• [QUOTED PASSAGE]:
_ _ _ _ _ _ _

It’s clear that suicide is a major problem around college campuses, but the stigma around the topic, as well as many other mental health topics, makes seeking help and creating dialogue a problem. Events such as “A Celebration of Hope” help to break the stigma and promote discussion, and are thus critical to the goal of having students seek help. Students can receive help at CAPS, as it provides confidential psychological and psychiatric services for enrolled graduate and undergraduate students at the University. Some of their services include individual counseling, group opportunities, urgent/crisis services, psychiatric evaluations and medication management, and screenings and support for ADHD, eating patterns and substance abuse. In addition, CAPS is involved in outreach and education and works to battle mental health issues in many different ways. This event in particular was focused on suicide prevention, but their efforts promote mental health wellness in general. The importance of such an organization on this campus can’t be emphasized enough.
The showcase was developed and executed in an effective way that helped to address the social stigma that surrounds mental disorders and make students less intimidated to seek help from CAPS. Their use of high profile speakers such as former Michigan football player Will Heininger, Miss Michigan Haley Williams and radio host John Bommarito was an important way to break the barriers of the stigma around suicide and mental disorders because they talked about how mental health issues have affected their lives. Having prominent and successful people discuss their experience with mental disorders helps normalize the issue.

_ _ _ _ _ _ _

• [ACTIVITY 1]: In the passage about the CAPS event, which former Michigan football player spoke at the showcase?
• [ACTIVITY 2]: List every service that the passage about the CAPS event names among those CAPS offers.
• [ACTIVITY 3]: Carry on the passage about the CAPS event with the next few sentences after its last one.
The material after this point is separate from the passage about the CAPS event.

• [GIVEN INFORMATION]:
_ _ _ _ _ _ _

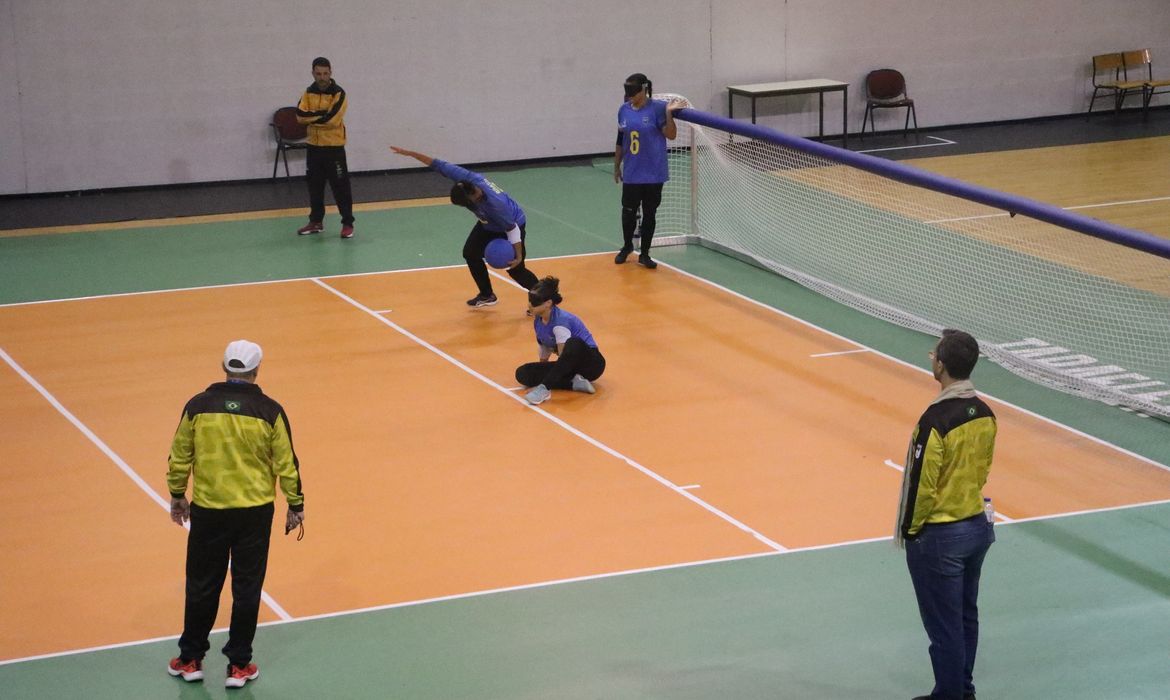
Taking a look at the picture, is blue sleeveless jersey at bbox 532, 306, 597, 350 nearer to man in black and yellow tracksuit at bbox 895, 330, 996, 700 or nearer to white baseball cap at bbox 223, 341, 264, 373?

_ _ _ _ _ _ _

• [ANSWER SPACE 1]: Will Heininger

• [ANSWER SPACE 2]:
- Individual counseling
- Group opportunities
- Urgent/crisis services
- Psychiatric evaluations and medication management
- Screenings and support for ADHD, eating patterns and substance abuse

• [ANSWER SPACE 3]:
It’s the responsibility of the University to promote, fund and support CAPS in its efforts to improve mental health wellness. The more events, and the more transparent and accessible to students these events are, the more power CAPS has to break social stigmas and address issues surrounding mental issues.
“We Can All Change the Story: A Celebration of Hope” was a successful event engineered by CSG and CAPS that worked to promote an end for suicide on campus and educated students about the services available to them. However, the University should make more events like this possible by increasing their support and funding for CAPS.